The benefits of reducing greenhouse gas emissions from health care and quantifying the health co-benefits of mitigation policies and technologies are growing areas of research and practice whose importance will increase as countries work to implement their Nationally Determined Contributions under the Paris Agreement.

Discussion

Dr. McMichael established the health risks of a changing climate in the mid-1990s, with subsequent research verifying that the first principles he laid out were correct: that warmer temperatures, changing precipitation patterns, ocean acidification, and sea level rise will have adverse consequences for injuries, illnesses, and deaths from a range of climate-sensitive health outcomes, depending on the extent to which health systems are prepared to manage those risks and on the reductions of greenhouse gas emissions to reduce risks later in the century.
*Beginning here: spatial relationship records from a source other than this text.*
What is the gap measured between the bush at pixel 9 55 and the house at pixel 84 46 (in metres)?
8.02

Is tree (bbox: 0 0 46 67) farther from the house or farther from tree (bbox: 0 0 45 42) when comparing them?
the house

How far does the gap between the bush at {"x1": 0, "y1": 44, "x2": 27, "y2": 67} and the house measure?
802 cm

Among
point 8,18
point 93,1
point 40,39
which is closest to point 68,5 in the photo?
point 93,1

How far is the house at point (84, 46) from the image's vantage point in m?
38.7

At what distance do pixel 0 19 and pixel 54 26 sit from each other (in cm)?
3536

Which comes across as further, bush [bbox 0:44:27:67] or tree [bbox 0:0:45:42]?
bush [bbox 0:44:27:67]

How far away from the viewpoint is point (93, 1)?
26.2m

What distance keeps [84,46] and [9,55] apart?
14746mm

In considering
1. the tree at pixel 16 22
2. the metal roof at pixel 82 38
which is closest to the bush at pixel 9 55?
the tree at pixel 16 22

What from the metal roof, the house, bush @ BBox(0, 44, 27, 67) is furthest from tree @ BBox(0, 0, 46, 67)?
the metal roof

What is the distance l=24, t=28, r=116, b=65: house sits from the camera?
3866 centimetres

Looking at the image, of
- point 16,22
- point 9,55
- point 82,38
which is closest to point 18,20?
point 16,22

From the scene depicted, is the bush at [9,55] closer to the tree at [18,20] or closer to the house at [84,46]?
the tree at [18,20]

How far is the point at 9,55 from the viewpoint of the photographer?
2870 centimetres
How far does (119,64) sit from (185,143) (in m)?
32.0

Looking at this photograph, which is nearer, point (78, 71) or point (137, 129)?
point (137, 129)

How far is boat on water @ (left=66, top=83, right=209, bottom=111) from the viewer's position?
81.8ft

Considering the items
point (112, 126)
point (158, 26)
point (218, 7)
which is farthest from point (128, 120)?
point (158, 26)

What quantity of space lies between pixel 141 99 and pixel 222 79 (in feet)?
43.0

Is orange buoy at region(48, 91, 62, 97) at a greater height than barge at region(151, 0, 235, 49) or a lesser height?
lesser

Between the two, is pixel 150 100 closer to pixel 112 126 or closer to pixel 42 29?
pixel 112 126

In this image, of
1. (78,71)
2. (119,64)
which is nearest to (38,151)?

As research is filling in this basic outline of the climate-sensitive health outcomes that could be affected by a changing climate, new issues are arising where system-based, transdisciplinary approaches are needed to understand the magnitude and pattern of future challenges to population health. The knowledge gained from vulnerability, adaptation, and capacity assessments can be used to prioritize public health adaptation efforts to identify those with the greatest potential for increasing short- and longer-term resilience. With increasing investment in adaptation and mitigation in other sectors, a growing need is for engagement of health researchers and practitioners in those decision-making processes to ensure that population health is protected. Biometeorology, with its inherent interdisciplinary approaches, can help provide insights to ensure that policy-makers have the knowledge and tools to protect and promote population health even as the climate, and associated risks, continues to change. Doing so requires increased research investment for understanding the complex and interacting challenges of this century, and of the options to prepare for and manage these risks.